Quelques heures à peine après la mort d’Idriss Déby Itno, l’autocrate au pouvoir depuis plus de trente ans au Tchad, tué le 20 avril dernier dans des circonstances particulièrement opaques, diplomates, militaires et politiciens français se déversaient en hommages particulièrement répugnants sur ce « grand guerrier » et « ami fidèle de la France ».
C’est à peine si quelques-uns se sont risqués à déplorer à mi-voix le peu de respect manifesté par le défunt aux droits démocratiques les plus élémentaires durant son long règne. Fidèle à l’héritage paternel, son fils aîné, par ailleurs massacreur galonné, s’est emparé sur-le-champ du pouvoir en prenant la tête d’un « comité militaire de transition ». Un véritable coup d’État pour maintenir coûte que coûte la dictature dans un pays en pleine ébullition sociale et politique, et que Macron s’est empressé d’endosser en se rendant aux obsèques de Deby quelques jours plus tard à N’Djaména.
Rempart de la Françafrique
L’hommage de la France à Déby est évidemment loin d’être désintéressé. Les démonstrations d’amitié appuyées au clan Déby témoignent moins de la reconnaissance à un allié fidèle que du souci de garantir la stabilité d’un pays qui au cours de la dernière décennie est devenu le principal relais de la « Françafrique », ce système d’alliance politico--militaire avec des dictatures sanglantes qui permettent à la bourgeoisie française de maintenir son influence économique dans la région.

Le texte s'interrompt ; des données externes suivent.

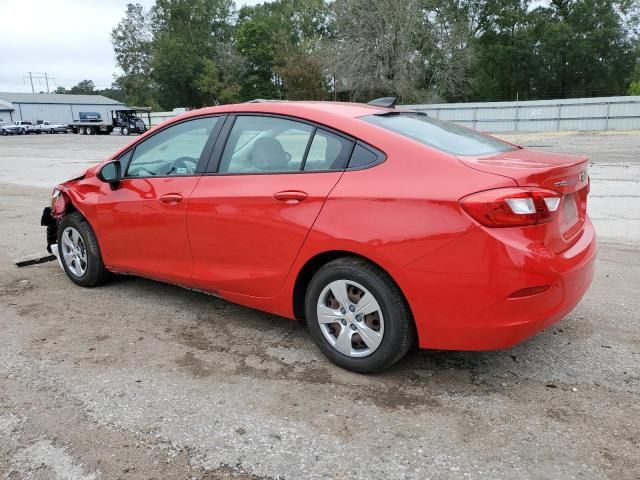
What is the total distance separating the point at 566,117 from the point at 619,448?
3344 cm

Non seulement le Tchad accueille des bases militaires françaises, qui font de ce pays un véritable porte-avions au cœur du continent africain, mais elle donne aussi à la France les moyens de mener des guerres low-cost dans la région. En effet, que ce soit au Mali, au Cameroun, ou au Nigeria contre Boko Haram ou d’autres groupes djihadistes, ou en -Centrafrique et au Congo contre des milices rebelles, ce sont les soldats tchadiens déployés en masse qui supportent le gros des pertes pour le compte des opérations militaires françaises. La seule bataille de Bohoma en mars 2020 a coûté plus du double de morts tchadiens que tous les morts français en huit ans d’opération Barkhane !
Lutte prolongée
La sous-traitance militaire effectuée par Idriss Déby lui a valu de longue date une rare complaisance des autorités françaises face à ses dérives despotiques. Malgré un multipartisme de façade depuis les années 1990, la contestation a toujours été réprimée avec la même violence, qu’il s’agisse de groupes armés dissidents, comme le Fact (Front pour l’alternance et la concorde au Tchad), la rébellion à qui est attribuée la mort de Déby, du mouvement ouvrier organisé autour de la « Plateforme revendicative syndicale » (un regroupement des principaux syndicats) ou des manifestations de jeunes. Ainsi en 2016, des manifestations de lycéenEs qui protestaient contre le viol d’une de leurs camarades par des fils de généraux et de ministres, ont été dispersées à coups d’armes à feu par la gendarmerie, faisant au moins deux morts et des dizaines de blessés. La même année, la chute des cours du pétrole provoqua une crise économique et sociale dans lequel le pays est toujours englué aujourd’hui. Plutôt que de réduire la voilure militaire, Déby décida de s’attaquer au mouvement ouvrier organisé, travailleurEs du pétrole et des services publics notamment, en réduisant de moitié primes et salaires. S’ensuivit en retour une vague de grèves, culminant par plusieurs journées de grève générale entre 2019 et 2021, la dernière ayant eu lieu en janvier dernier.
Et maintenant ?
La contestation s’est prolongée par des manifestations de masse contre son élection pour un sixième mandat présidentiel. La mort soudaine de Déby permet peut-être de faire disparaître de la scène un personnage devenu encombrant, mais l’essentiel pour les tenants de la Françafrique est sauf. Un Déby remplace l’autre, et les oppositions politiques, armées ou non, réclament toute l’intervention ou l’arbitrage bienveillant de la France pour remplacer ou collaborer à ce nouveau pouvoir. De ceux-là, les travailleurEs tchadiens et les masses pauvres n’ont rien à attendre. Mais ils ont montré au cours des dernières années qu’ils ne manquaient pas de ressources, ni de combativité.